Malift Air
| IATA | ICAO | Call sign |
| - | MLC | MALILA |
- Founded: 1995
- Ceased operations: 2009
- Hubs: N'Dolo Airport
- Fleet size: 3
- Headquarters: Kinshasa, Democratic Republic of the Congo

= Malift Air =

Airline of the Democratic Republic of the Congo

Malift Air was an airline based in Kinshasa, Democratic Republic of the Congo. It operated domestic passenger and cargo services from 1995 until 2009. Its main base was N'Dolo Airport, Kinshasa.

The airline was added to the List of air carriers banned in the European Union on 22 March 2006 but was removed again following the end of its operations on 22 November 2009.

==History==
The airline started operations in 1995 and was formerly known as Malila Airlift and ended operations in 2009.

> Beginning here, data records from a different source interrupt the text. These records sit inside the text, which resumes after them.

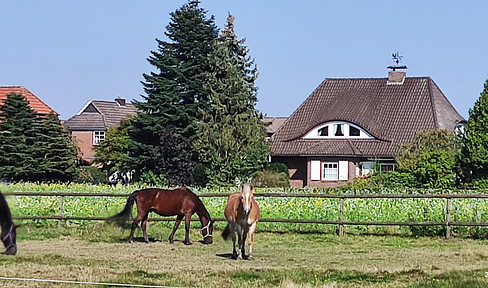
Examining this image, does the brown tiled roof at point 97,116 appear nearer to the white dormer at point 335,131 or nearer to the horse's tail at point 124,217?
the white dormer at point 335,131

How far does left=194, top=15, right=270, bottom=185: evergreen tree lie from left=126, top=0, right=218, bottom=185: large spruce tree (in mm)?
1148

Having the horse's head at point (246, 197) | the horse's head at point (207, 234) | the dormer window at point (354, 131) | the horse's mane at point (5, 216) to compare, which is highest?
the dormer window at point (354, 131)

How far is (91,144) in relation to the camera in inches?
2714

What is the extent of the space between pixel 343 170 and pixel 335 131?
3252mm

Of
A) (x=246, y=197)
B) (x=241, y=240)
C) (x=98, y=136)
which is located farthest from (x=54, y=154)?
(x=246, y=197)

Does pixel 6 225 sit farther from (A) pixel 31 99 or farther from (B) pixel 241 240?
(A) pixel 31 99

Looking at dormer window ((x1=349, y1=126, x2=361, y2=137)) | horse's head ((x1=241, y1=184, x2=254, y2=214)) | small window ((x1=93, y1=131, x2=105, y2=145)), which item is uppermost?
→ small window ((x1=93, y1=131, x2=105, y2=145))

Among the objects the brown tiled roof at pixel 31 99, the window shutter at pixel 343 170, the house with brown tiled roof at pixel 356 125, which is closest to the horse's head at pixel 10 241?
the house with brown tiled roof at pixel 356 125

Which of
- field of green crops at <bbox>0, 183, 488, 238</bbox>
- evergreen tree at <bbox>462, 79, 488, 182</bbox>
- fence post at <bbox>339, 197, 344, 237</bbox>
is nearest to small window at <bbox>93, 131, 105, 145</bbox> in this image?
evergreen tree at <bbox>462, 79, 488, 182</bbox>

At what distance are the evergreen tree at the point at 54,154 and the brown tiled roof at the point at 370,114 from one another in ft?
42.2

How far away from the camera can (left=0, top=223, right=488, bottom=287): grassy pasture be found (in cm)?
1175

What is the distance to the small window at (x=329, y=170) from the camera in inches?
1986

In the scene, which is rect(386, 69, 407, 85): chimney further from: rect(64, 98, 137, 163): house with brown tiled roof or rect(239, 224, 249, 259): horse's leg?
rect(239, 224, 249, 259): horse's leg

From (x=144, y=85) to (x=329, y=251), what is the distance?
36210 millimetres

==Accidents and incidents==
- 4 October 2007 - An Antonov An-26 cargo plane crashed into a busy market in the Congolese capital Kinshasa shortly after takeoff, killing 51 people.
- 18 July 2007 - An Antonov An-24 shortly after taking off from Bandundu Airport had an engine failure, lost altitude and crashed 8 km from Bandundu. Fortunately, the 2 crew and 8 passengers aboard all survived.

== Fleet ==
As of April 2019, the Malift Air fleet is stored and inactive in Kinshasa. The fleet included:

- 1 – Antonov An-28
- 1 – Antonov An-32
- 1 – Britten-Norman BN-2 Islander

In 2003, an An-24RV bearing Malila livery and registration number EW-46498 was photographed stored at Minsk. It was still there in May 2005, but by that time it was missing its starboard propeller.